=== Data in this exercise ===
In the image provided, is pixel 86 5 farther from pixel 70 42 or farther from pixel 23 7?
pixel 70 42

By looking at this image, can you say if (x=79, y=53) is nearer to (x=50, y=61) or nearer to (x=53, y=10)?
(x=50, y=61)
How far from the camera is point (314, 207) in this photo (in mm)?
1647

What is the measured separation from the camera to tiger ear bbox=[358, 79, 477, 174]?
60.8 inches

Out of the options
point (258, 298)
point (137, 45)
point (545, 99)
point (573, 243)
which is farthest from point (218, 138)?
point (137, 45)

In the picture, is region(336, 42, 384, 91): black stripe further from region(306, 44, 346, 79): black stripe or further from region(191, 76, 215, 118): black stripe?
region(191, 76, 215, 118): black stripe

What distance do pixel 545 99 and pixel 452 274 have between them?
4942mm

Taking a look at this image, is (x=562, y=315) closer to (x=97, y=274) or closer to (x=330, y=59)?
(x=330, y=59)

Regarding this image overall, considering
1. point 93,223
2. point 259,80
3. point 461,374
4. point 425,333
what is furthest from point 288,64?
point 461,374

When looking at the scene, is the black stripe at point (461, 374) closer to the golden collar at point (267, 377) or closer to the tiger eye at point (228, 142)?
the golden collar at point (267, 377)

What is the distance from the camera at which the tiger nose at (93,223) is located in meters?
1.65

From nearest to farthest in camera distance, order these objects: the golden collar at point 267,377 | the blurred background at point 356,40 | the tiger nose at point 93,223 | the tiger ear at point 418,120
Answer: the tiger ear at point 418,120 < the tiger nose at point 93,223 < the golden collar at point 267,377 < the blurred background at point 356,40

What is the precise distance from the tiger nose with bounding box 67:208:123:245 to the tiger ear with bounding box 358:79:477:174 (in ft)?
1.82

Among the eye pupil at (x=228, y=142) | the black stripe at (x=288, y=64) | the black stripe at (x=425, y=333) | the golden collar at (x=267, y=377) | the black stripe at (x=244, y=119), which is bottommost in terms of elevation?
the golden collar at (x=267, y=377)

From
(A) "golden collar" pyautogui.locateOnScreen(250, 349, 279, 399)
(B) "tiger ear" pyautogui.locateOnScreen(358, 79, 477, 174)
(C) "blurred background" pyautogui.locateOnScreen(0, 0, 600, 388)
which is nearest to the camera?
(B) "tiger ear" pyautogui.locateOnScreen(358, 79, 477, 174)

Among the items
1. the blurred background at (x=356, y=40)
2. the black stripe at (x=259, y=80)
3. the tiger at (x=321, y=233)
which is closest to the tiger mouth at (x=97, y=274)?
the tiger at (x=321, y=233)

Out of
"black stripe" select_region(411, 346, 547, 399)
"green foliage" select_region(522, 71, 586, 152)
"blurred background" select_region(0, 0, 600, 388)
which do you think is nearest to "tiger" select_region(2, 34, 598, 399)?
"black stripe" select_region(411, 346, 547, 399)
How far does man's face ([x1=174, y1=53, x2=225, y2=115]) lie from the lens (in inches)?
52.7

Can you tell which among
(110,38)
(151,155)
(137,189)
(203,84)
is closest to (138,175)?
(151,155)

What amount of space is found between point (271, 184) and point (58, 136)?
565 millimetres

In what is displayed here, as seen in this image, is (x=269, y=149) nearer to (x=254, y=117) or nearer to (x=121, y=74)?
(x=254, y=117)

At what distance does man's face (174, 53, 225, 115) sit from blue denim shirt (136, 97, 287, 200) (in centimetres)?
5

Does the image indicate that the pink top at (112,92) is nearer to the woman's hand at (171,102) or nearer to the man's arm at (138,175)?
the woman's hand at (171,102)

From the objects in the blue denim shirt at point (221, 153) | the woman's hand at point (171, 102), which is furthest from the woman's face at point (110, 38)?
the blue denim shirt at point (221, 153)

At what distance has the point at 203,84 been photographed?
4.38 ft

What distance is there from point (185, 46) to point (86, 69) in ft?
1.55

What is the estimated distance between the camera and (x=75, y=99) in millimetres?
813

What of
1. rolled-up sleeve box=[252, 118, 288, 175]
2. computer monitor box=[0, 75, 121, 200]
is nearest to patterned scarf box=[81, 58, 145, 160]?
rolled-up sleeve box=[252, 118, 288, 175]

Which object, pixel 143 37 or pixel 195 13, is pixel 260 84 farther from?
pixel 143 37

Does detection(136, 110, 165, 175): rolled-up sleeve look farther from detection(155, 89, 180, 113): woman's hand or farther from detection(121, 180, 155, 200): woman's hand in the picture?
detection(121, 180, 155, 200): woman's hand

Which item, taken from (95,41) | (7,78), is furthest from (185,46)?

=== Task details ===
Return every item above word for word, leaving nothing out and changing nothing.

=== Result ===
In the image provided, is pixel 86 5 farther from pixel 70 42 or farther from pixel 23 7?
pixel 70 42

By looking at this image, can you say if (x=79, y=53) is nearer to (x=50, y=61) or nearer to (x=53, y=10)?
(x=50, y=61)
How far from the camera is point (314, 207) in this photo (in mm)?
1647

What is the measured separation from the camera to tiger ear bbox=[358, 79, 477, 174]?
60.8 inches

Out of the options
point (258, 298)
point (137, 45)
point (545, 99)
point (573, 243)
which is farthest from point (218, 138)?
point (137, 45)

In the picture, is region(336, 42, 384, 91): black stripe further from region(306, 44, 346, 79): black stripe or further from region(191, 76, 215, 118): black stripe?
region(191, 76, 215, 118): black stripe

What distance do pixel 545 99 and pixel 452 274 have between them?
4942mm

Taking a look at this image, is (x=562, y=315) closer to (x=97, y=274) or closer to (x=330, y=59)?
(x=330, y=59)

Regarding this image overall, considering
1. point 93,223
2. point 259,80
3. point 461,374
4. point 425,333
what is furthest from point 288,64?
point 461,374

When looking at the scene, is the black stripe at point (461, 374) closer to the golden collar at point (267, 377) or closer to the tiger eye at point (228, 142)?
the golden collar at point (267, 377)

What is the distance from the camera at which the tiger nose at (93,223) is located in meters?
1.65

From nearest to farthest in camera distance, order these objects: the golden collar at point 267,377 | the blurred background at point 356,40 | the tiger nose at point 93,223 | the tiger ear at point 418,120
Answer: the tiger ear at point 418,120 < the tiger nose at point 93,223 < the golden collar at point 267,377 < the blurred background at point 356,40

What is the precise distance from the tiger nose with bounding box 67:208:123:245 to the tiger ear with bounding box 358:79:477:174 (in ft)?
1.82

Among the eye pupil at (x=228, y=142) | the black stripe at (x=288, y=64) | the black stripe at (x=425, y=333) | the golden collar at (x=267, y=377) | the black stripe at (x=244, y=119), which is bottommost in terms of elevation?
the golden collar at (x=267, y=377)

From
(A) "golden collar" pyautogui.locateOnScreen(250, 349, 279, 399)
(B) "tiger ear" pyautogui.locateOnScreen(358, 79, 477, 174)
(C) "blurred background" pyautogui.locateOnScreen(0, 0, 600, 388)
which is nearest to the camera?
(B) "tiger ear" pyautogui.locateOnScreen(358, 79, 477, 174)

Among the items
1. the blurred background at (x=356, y=40)
2. the black stripe at (x=259, y=80)
3. the tiger at (x=321, y=233)
which is closest to the tiger mouth at (x=97, y=274)?
the tiger at (x=321, y=233)

Out of
"black stripe" select_region(411, 346, 547, 399)
"green foliage" select_region(522, 71, 586, 152)
"blurred background" select_region(0, 0, 600, 388)
which do you think is nearest to "tiger" select_region(2, 34, 598, 399)?
"black stripe" select_region(411, 346, 547, 399)
How far does man's face ([x1=174, y1=53, x2=225, y2=115]) lie from the lens (in inches)?
52.7

Can you tell which among
(110,38)
(151,155)
(137,189)
(203,84)
is closest to (138,175)?
(151,155)

What amount of space is found between point (271, 184) and point (58, 136)?
565 millimetres

In what is displayed here, as seen in this image, is (x=269, y=149) nearer to (x=254, y=117) or nearer to (x=121, y=74)?
(x=254, y=117)

At what distance does man's face (174, 53, 225, 115) sit from blue denim shirt (136, 97, 287, 200) (in centimetres)?
5

Does the image indicate that the pink top at (112,92) is nearer to the woman's hand at (171,102) or nearer to the man's arm at (138,175)?
the woman's hand at (171,102)

From the objects in the blue denim shirt at point (221, 153) | the woman's hand at point (171, 102), which is furthest from the woman's face at point (110, 38)?
the blue denim shirt at point (221, 153)

At what distance has the point at 203,84 been photographed?
4.38 ft

What distance is there from point (185, 46) to point (86, 69) in ft?
1.55

What is the estimated distance between the camera and (x=75, y=99) in millimetres?
813

What of
1. rolled-up sleeve box=[252, 118, 288, 175]
2. computer monitor box=[0, 75, 121, 200]
is nearest to patterned scarf box=[81, 58, 145, 160]?
rolled-up sleeve box=[252, 118, 288, 175]

Which object, pixel 143 37 or pixel 195 13, is pixel 260 84 farther from?
pixel 143 37

Does detection(136, 110, 165, 175): rolled-up sleeve look farther from detection(155, 89, 180, 113): woman's hand or farther from detection(121, 180, 155, 200): woman's hand in the picture?
detection(121, 180, 155, 200): woman's hand

Which item, taken from (95,41) | (7,78), is furthest from (185,46)?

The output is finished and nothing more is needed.